● **Text section**
════════════════════

Senators elected in 2008 made Obama’s agenda possible, and its results have harmed most Americans.
The Senate’s Democratic majority was united after the 2008 election in its commitment to President Obama’s progressive vision to remake America. And with a financial crisis afoot, it was determined to not waste the opportunity.
ObamaCare, which gave government control of the health-care system, was vigorously supported, promoted and defended by every Senate Democrat. It became law in March 2010 without a single Republican vote in either house of Congress. Every Democratic senator cast the deciding vote for ObamaCare.
Since the Progressive Era a century ago, Democrats have dreamed of seizing the commanding heights of the financial system to expand government’s ability to influence the allocation of credit. The passage of Dodd-Frank in July 2010, also supported by every Democrat in the Senate, made that dream a reality.
In 1993, President Clinton had been unable to pass a comparatively modest $16 billion stimulus program. Democrats in 2009 passed a massive $787 billion stimulus program with every Democratic senator voting for it. And with the tacit support of Democratic senators who have blocked every bill, resolution or amendment that impeded any aspect of his regulatory agenda, President Obama has implemented the most massive expansion of federal regulatory authority since the Great Depression.
It is impossible for any Democratic senator running for re-election this year to credibly argue that he or she did not support the president’s program or provide a critical vote to enact it. No Democratic candidate can argue that by electing him or her and sustaining the Democratic majority in the Senate, voters can hope to alter the president’s program.
With his party’s Senate supermajority, President Obama achieved a series of historic political victories. But the question most voters will have to answer on Nov. 4 is whether this program has been good for working Americans. We think the answer is clear. As is well known, the Obama recovery is the weakest in postwar history. If the Obama recovery had been as strong as the average of the previous 10 postwar recoveries, 13.9 million more Americans would be working today and the average real per capita income of every man, woman and child in America would be $6,308 higher.
But the real scorecard on the Senate Democrats elected in 2008 is in the Census Bureau’s Current Population Survey data. While all Democrats claimed to be champions of the middle class and defenders of minorities and women, census data show how their program did not live up to their campaign promises.

════════════════════

● **Dataset entries**
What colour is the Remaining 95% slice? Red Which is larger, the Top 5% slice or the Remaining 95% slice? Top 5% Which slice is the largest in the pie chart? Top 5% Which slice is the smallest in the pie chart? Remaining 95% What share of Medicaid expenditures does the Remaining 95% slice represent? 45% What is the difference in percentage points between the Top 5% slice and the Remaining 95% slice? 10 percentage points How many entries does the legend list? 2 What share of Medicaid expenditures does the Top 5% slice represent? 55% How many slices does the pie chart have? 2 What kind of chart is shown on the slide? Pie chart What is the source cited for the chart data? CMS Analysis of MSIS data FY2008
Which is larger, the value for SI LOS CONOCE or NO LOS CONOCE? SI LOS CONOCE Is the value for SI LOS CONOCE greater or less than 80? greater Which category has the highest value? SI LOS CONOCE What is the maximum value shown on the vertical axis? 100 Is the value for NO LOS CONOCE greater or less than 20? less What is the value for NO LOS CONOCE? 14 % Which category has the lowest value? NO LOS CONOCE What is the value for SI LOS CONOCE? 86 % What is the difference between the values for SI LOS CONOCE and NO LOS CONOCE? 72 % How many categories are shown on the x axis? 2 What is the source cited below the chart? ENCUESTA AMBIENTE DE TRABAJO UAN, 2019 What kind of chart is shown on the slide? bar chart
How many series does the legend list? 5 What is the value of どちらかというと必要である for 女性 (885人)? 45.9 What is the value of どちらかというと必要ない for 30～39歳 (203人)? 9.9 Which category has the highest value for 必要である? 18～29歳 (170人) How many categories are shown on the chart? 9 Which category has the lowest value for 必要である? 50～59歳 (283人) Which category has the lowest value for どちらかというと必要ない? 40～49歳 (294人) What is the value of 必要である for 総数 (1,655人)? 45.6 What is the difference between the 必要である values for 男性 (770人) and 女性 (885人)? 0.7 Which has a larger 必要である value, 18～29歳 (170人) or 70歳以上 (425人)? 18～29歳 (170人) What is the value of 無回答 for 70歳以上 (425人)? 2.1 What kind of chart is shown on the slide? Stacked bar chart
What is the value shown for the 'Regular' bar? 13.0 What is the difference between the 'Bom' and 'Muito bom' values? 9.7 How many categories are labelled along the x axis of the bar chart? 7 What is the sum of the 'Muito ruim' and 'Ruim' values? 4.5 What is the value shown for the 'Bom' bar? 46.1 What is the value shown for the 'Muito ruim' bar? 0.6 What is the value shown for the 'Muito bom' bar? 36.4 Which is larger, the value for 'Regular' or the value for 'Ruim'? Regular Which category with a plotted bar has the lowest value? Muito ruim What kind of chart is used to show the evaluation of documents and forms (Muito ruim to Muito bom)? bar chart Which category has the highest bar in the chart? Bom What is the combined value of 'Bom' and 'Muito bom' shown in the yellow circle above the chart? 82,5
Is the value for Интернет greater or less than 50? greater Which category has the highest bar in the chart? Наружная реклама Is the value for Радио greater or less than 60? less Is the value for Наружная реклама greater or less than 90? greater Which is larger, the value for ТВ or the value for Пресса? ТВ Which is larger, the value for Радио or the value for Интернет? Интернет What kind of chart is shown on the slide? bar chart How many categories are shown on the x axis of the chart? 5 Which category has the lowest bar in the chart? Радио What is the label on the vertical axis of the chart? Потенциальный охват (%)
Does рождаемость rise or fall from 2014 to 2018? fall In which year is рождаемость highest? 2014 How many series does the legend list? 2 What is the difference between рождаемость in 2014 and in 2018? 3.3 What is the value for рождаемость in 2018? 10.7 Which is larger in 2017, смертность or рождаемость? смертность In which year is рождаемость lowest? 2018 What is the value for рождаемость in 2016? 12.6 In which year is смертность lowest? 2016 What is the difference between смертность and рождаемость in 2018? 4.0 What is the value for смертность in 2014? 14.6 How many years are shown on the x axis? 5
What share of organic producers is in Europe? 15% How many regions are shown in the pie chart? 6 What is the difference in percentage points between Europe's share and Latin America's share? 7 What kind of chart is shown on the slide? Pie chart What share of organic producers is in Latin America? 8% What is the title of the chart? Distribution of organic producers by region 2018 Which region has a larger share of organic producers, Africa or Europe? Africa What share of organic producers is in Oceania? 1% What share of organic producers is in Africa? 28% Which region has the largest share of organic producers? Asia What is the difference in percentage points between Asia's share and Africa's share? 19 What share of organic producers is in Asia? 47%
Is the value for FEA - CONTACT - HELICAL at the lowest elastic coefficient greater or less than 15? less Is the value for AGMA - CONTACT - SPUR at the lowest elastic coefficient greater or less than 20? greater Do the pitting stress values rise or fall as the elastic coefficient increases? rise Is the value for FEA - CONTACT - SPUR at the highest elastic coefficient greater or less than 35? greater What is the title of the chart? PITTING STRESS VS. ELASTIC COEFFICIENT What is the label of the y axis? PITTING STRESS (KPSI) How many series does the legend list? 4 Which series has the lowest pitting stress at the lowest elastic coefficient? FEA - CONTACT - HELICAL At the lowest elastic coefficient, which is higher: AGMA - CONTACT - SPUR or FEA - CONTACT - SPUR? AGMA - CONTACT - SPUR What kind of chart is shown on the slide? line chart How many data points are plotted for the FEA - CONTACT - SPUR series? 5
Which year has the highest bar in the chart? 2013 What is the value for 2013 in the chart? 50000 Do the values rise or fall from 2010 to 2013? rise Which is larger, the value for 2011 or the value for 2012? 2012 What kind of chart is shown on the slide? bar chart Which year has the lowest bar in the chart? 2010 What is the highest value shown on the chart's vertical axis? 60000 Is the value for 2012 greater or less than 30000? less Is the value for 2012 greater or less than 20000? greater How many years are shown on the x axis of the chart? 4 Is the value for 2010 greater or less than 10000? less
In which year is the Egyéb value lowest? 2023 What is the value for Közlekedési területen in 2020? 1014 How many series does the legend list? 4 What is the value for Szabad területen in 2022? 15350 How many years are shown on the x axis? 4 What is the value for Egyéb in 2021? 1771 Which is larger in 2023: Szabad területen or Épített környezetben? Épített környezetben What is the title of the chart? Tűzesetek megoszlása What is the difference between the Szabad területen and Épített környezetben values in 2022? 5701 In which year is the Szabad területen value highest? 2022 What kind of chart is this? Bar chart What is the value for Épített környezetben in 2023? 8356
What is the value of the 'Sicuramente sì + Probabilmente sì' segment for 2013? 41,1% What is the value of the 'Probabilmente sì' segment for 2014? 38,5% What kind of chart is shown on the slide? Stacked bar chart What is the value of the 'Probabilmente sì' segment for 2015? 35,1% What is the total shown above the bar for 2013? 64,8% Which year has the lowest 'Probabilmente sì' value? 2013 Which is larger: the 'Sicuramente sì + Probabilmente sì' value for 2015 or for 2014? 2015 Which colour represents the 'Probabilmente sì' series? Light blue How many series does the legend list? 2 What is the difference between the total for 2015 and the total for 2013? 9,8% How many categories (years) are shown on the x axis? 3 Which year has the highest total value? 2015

════════════════════

● **What to work on**
(A) Please list the measures that the piece on Senate Democrats says every Democratic senator supported.
(B) According to the piece on Senate Democrats, how many more Americans would be working today if the Obama recovery had matched the average of the previous 10 postwar recoveries?
The entries aren't needed for this work.

● **Outputs for the tasks**
(A)
ObamaCare
Dodd-Frank
The $787 billion stimulus program

(B) 13.9 million more Americans.